Isn’t it a contradiction for Charb to hate Muslims and defend Hamas, an Islamist group? Has he missed that?
@ Richard.
Of course I know the distinction between Israeli and Jew, but I don’t understand the critique of Charlie Hebdo, that they use ‘Jew’ instead of “Israeli’. I’ve never heard or seen that anywhere else. Particularly as in France, using the word ‘Jew’ is much more restricted than in the US, anyone speaking about the ‘Jewish Lobby in America’ for instance would be attacked from everyone, even if members of different lobby groups call it ‘Jewish’ themselves.
And Charb didn’t neither hate Muslims nor did he defend Hamas, he’s a drawn other cartoons criticizing Hamas as well.
I’m not a fan of Charlie Hebdo, but comparing them to Pam Geller is totally out of the way, anyhow I’ve got the impression that most people outside France don’t know what Charlie Hebdo really was, and how the magazine is a product of the anti-clerical history of France.
PS. Georges Wolinski, one of the killed cartoonists, probably the star of them all (82 years old) as well as Elsa Cayat were both Jews (and both born in Tunisia). I don’t think they would work for a magazine mixing up ‘Jews’ with ‘Israelis’.
A lot of the argument of this post and some of the comments bring to mind the (s/b) truism that a person’s intention in sending forth a communication ought to be deeme3d to comprise adequate knowledge of the manner in which the various likely audiences for the communication will interpret it. There is no excuse for Charlie Hebdo to publish a cartoon that only involves (and only trashes) Muhammad under the excuse that they are intending to trash all religions. They knew what they were doing or should have. It was a replay of an earlier Danish ditto. They are all “using” a free-speech argument to wrap around hate speech.
That infamous woman whose photo abvoe looks a bit like a Devil has sponsored an entire cartoon contest ALL of whose cartoons are, by the terms of the contest, only to offend one group. It was an entire extravaganza of hate. she called the gunmen to her. It was deliberate. “There oughtta be a law.”
There was a much earlier case in Amsterdam analogous to Charlie Hebdo when on 2 November 2004 the movie maker Theo van Gogh was stabbed to death in the street.

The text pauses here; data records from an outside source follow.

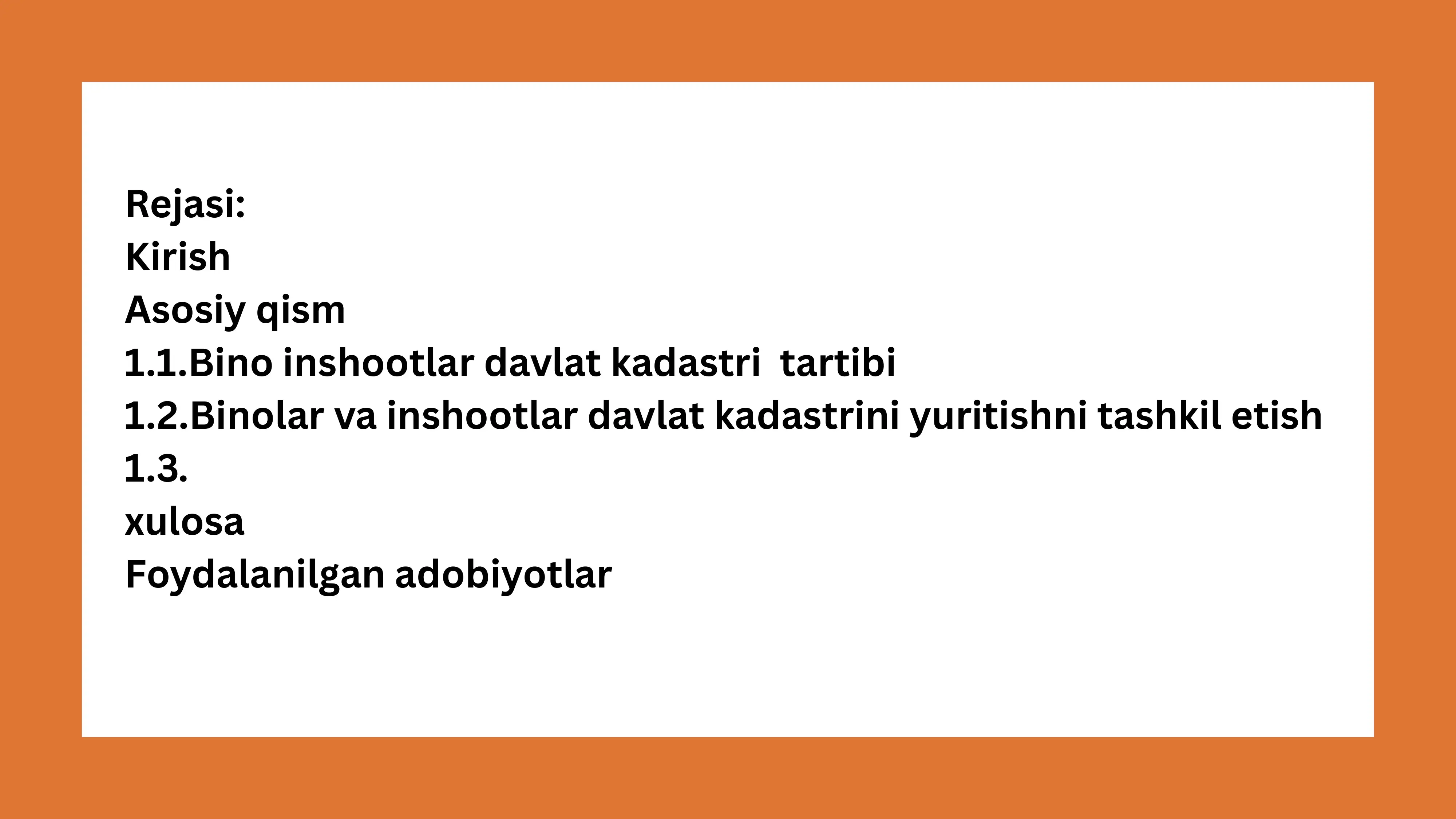 Rejasi:
Kirish
Asosiy qism
1.1.Bino inshootlar davlat kadastri  tartibi
1.2.Binolar va inshootlar davlat kadastrini yuritishni tashkil etish
1.3.
xulosa
Foydalanilgan adobiyotlar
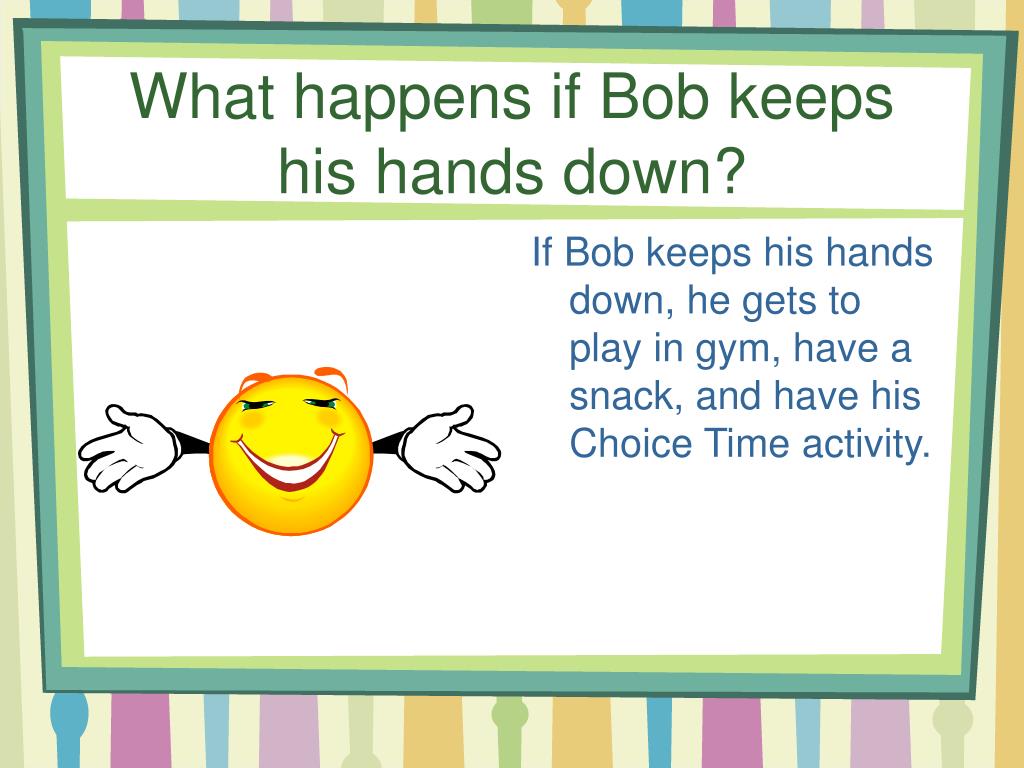 What happens if Bob keeps his hands down?

If Bob keeps his hands down, he gets to play in gym, have a snack, and have his Choice Time activity.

The murderer was a Dutch citizen of Moroccan ancestry who was angered by the vile flick “Submission” which van Gogh and Ayaan Hirsi Ali had produced and shown (I have seen it). Mohammed Bouyeri, the murderer was given a life sentence without parole, a rarity in the Netherlands.

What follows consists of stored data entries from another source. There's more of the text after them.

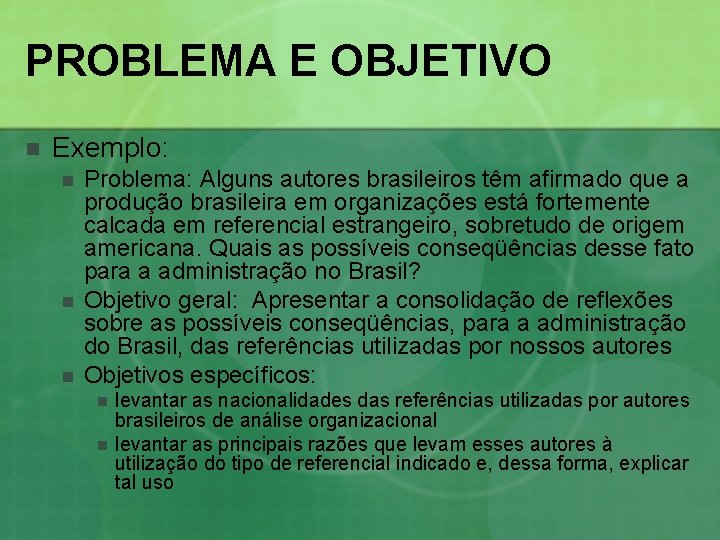 PROBLEMA E OBJETIVO

Exemplo:

Problema: Alguns autores brasileiros têm afirmado que a produção brasileira em organizações está fortemente calcada em referencial estrangeiro, sobretudo de origem americana. Quais as possíveis conseqüências desse fato para a administração no Brasil?

Objetivo geral: Apresentar a consolidação de reflexões sobre as possíveis conseqüências, para a administração do Brasil, das referências utilizadas por nossos autores

Objetivos específicos:

levantar as nacionalidades das referências utilizadas por autores brasileiros de análise organizacional

levantar as principais razões que levam esses autores à utilização do tipo de referencial indicado e, dessa forma, explicar tal uso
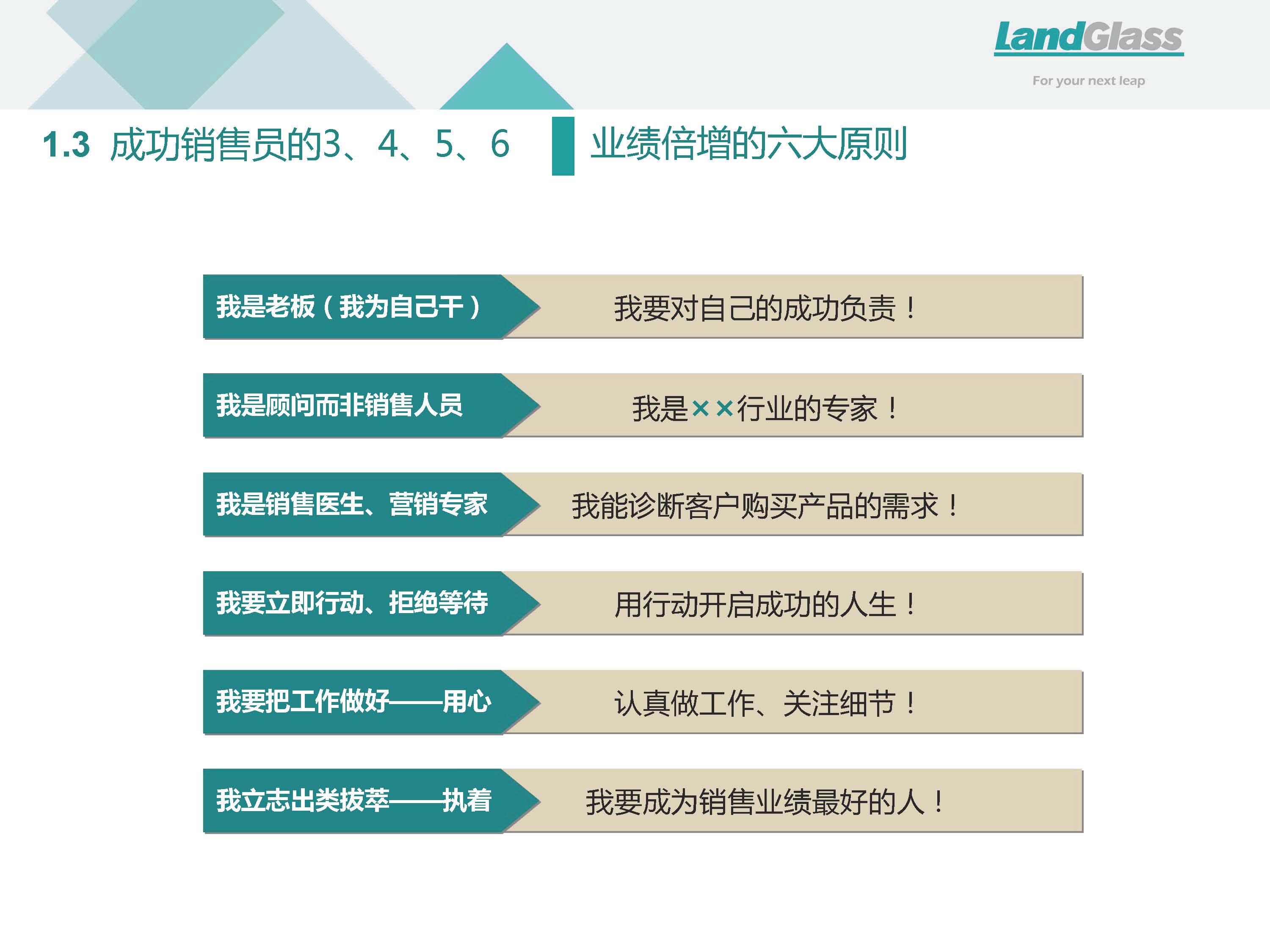 LandGlass

For your next leap

1.3 成功销售员的3、4、5、6

业绩倍增的六大原则

我是老板（我为自己干） 我要对自己的成功负责！

我是顾问而非销售人员 我是××行业的专家！

我是销售医生、营销专家 我能诊断客户购买产品的需求！

我要立即行动、拒绝等待 用行动开启成功的人生！

我要把工作做好——用心 认真做工作、关注细节！

我立志出类拔萃——执着 我要成为销售业绩最好的人！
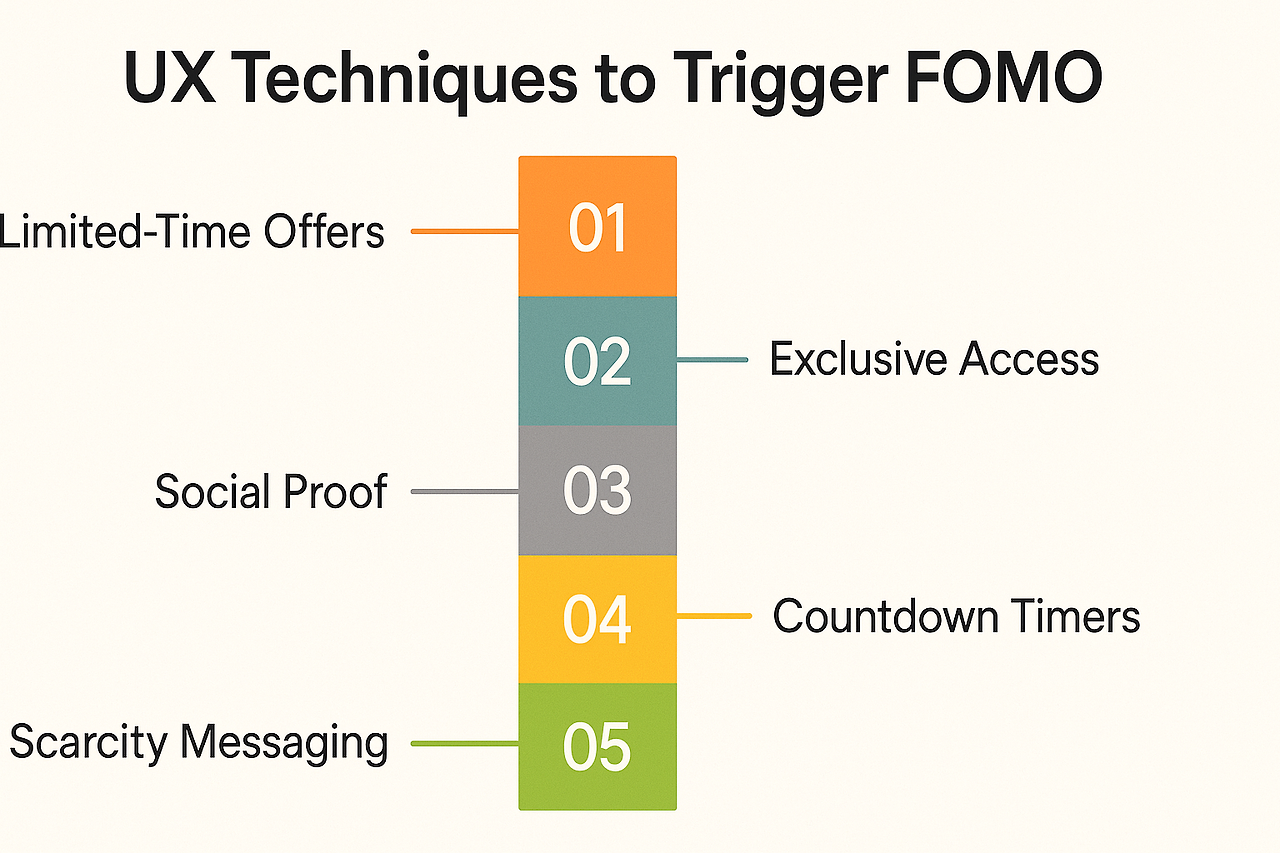 UX Techniques to Trigger FOMO

Limited-Time Offers 01

02 Exclusive Access

Social Proof 03

04 Countdown Timers

Scarcity Messaging 05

AHA who was also threatened at that time was later shown to have lied on her application for asylum in the Netherlands. Her Dutch citizenship was taken away. AHA emigrated to the USA where she started working for the American Enterprise Institute.

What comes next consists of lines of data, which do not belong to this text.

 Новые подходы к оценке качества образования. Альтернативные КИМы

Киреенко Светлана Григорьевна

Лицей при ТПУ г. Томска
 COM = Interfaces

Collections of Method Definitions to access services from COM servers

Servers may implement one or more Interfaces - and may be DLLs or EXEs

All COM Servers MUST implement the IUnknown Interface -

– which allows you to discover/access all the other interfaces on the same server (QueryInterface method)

“But I believe it’s also important to consider a perspective few have offered. If instead of Muhammad, Hebdo pictured the Jewish God, Yahweh, pissing on a sacred Torah scroll can you imagine liberals and free speech advocates like PEN rushing to defend them? If Geller dared to picture Jesus engaging in an act of bestiality would the same Christian evangelicals who welcomed her to Garland view her in the same way?”
No, but Christians and Jews would not have reacted in murder and mayhem. That is the difference, Richard, which you sadly don’t get. If few have offered that perspective, it’s because they understand the difference.
@ Gary Fouse: Christian & Jews murder their religious antagonists regularly. So you are sorely misguided. And Christians have murdered many more of their opponents than Muslims ever have or ever will. But we Jews historically have done a good bit of this ourselves & continue doing so thanks to our settler pals there.